§ TEXT EXCERPT:
*** Begin section ***

The Situation: Recently, two judges in Southern District of New York were required to apply the Howey test in separate cases to decide whether sales of certain crypto assets were investment contracts, and thus securities.
The Result: In applying the Howey test to transactions involving the digital asset XRP, the Ripple court found that sales directly from Ripple to institutional buyers via written contracts were investment contracts and therefore, securities; but sales conducted via blind bid/ask transactions through exchanges were not investment contracts. The Terraform Labs court, by contrast, found that the SEC's allegations around the sale of various crypto assets plausibly asserted that sales from Terraform Labs were investment contracts whether offered via written contract or via blind bid/ask transactions through exchanges, declining to follow the Ripple court's position on sales made through exchanges.
Looking Ahead: While Ripple brought a measure of much needed clarity to the application of the federal securities laws to crypto asset transactions, the Terraform Labs decision just a few weeks later appears to challenge whether blind bid/ask transactions on exchanges fit within Howey's confines. While the cases are distinguishable based on their differing facts and stages of litigation, the seemingly dissonant outcomes highlight the challenges courts—let alone market participants—have in applying Howey to crypto assets, which should spur Congress to clarify the law around these assets.
On December 22, 2020, the SEC sued Ripple Labs, Inc. and its senior leaders, Bradley Garlinghouse and Christian Larsen, in the Southern District of New York, alleging that the defendants' sales of the crypto asset XRP through various means were unlawful offers and sales of securities in violation of Section 5 of the Securities Act of 1933 ("Securities Act"). SEC v. Ripple Labs., et al., Case No. 1:20-cv-10832-AT-SN (S.D.N.Y.) Both Ripple and the SEC filed cross-motions for summary judgment on September 13, 2022.

*** End section ***

§ COLLECTED DATA:

*** Begin section ***

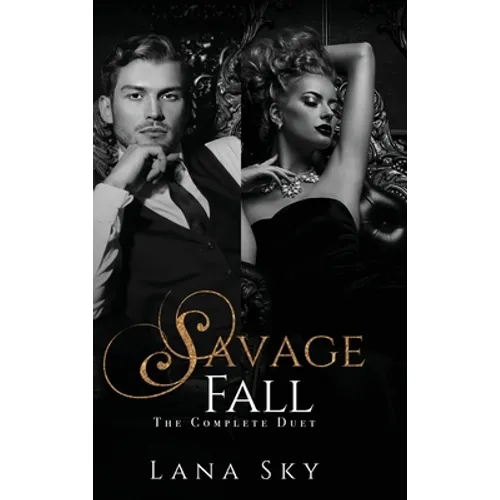 The Complete Savage Fall Duet: A Dark Bully Romance - Hardcover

*** End section ***

§ ABOUT THIS TASK:
List every defendant the SEC named in its December 22, 2020 lawsuit, as given in the text on the Ripple and Terraform Labs rulings. You won't need the data for any of this.

§ YOUR SOLUTION:
Ripple Labs, Inc.
Bradley Garlinghouse
Christian Larsen